The adoption of agile software development methodologies has been a necessary evolution to support the explosive demand for new and expanded capabilities. There is no doubt that without the broad adoption of agile practices much of the growth in technology, and all of those aspects of everyday life that is driven by technology, simply would not have happened.
Still, too much of a good thing applies. Another old adage that comes to mind is “You can have it better, cheaper, faster. Pick any two.” Many organizations have insisted on all three. How did they do it? They sacrificed the documentation.
I’m not talking about saving shipping costs and trees by making manuals virtual, and then saving bandwidth by replacing the documents download with the install files with links to online documentation (which has its own issues in this world of massive M&A). I’m talking about all those wonderful references that development teams, sometimes backed by technical writers, produced so that others may pick up where they left off to maintain and enhance the final applications. Yes, that documentation.

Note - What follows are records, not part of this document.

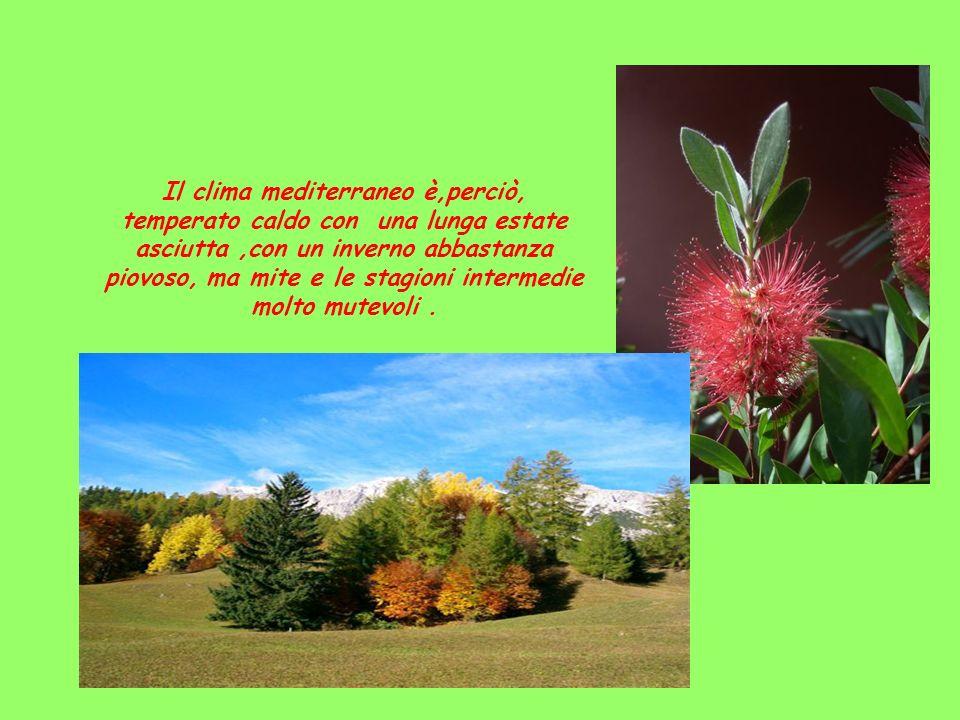Il clima mediterraneo è,perciò, temperato caldo con una lunga estate asciutta ,con un inverno abbastanza piovoso, ma mite e le stagioni intermedie molto mutevoli .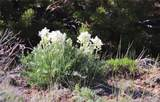Lot 12 Jack Rabbit Trail - Photo 31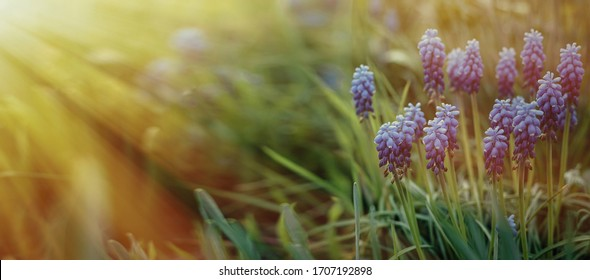 Blue Grape Hyacinth. Flowers Muscari.  Blue flowers in spring garden. Muscari is a genus of perennial bulbous plants native to Eurasia. First blue Springs flowers. Blue Muscari flowers close up.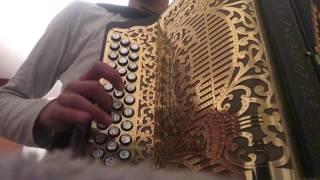 As pombinhas da catrina na concertina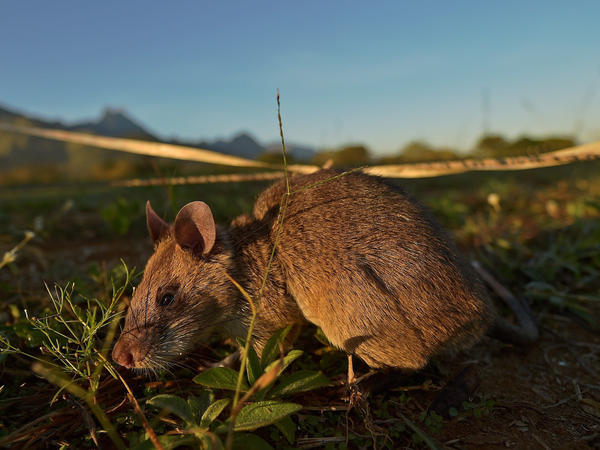 An African giant pouched rat sniffs for traces of land mine explosives at a training facility run by APOPO, a nonprofit that trains the rats to detect both tuberculosis and land mines. Not only does it have an excellent nose, but it can jump 5 feet in the air.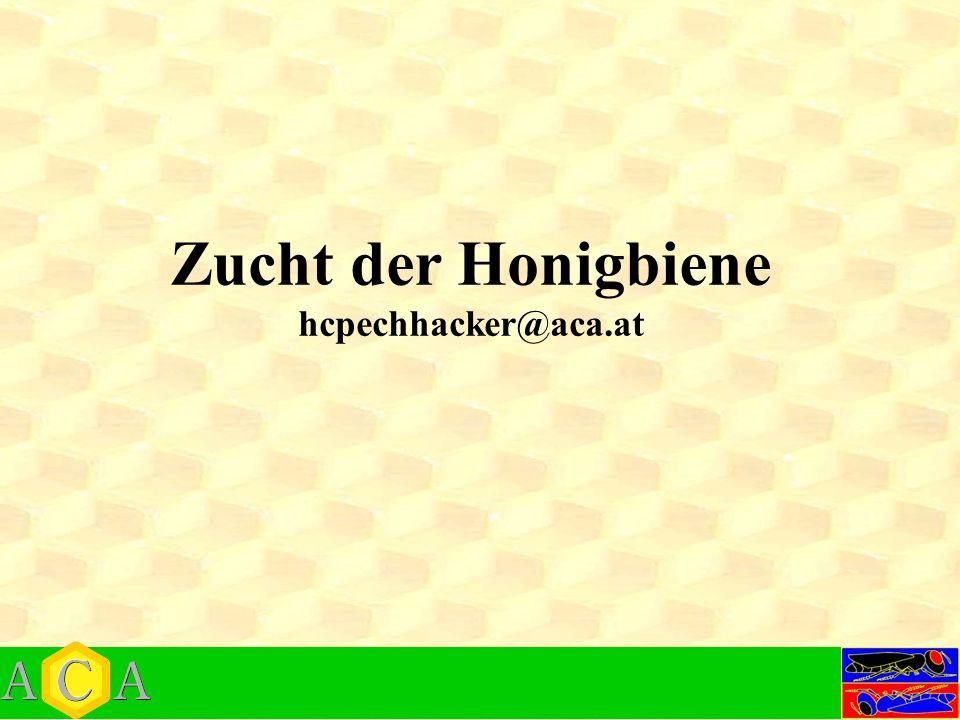 Zucht der Honigbiene hcpechhacker@aca.at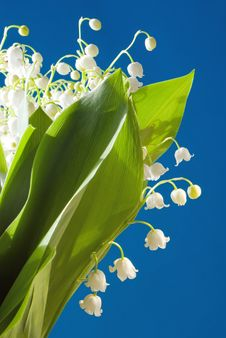 Free Lily Of The Valley Royalty Free Stock Photography - 6396117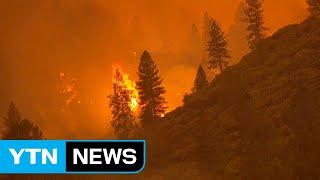 [취재N팩트] 美 산불 재앙 중에 또 불 질러...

Self-documenting code does not make a self-documenting solution
While the no one can honestly disagree with the value put forth in the : “Working software over comprehensive documentation,” I also don’t think the intention was that documentation impedes working software. Still, the manifesto has fed the meme (the original definition, not the funny GIFs) “good code is self-documenting.” When I hear this, my response is “True—and knowing what code to read for a given issue or enhancement requires documentation.” My response lacks the desired impact for two reasons: It doesn’t easily fit on a bumper sticker and it requires putting time and effort into a task that many people do not like to do.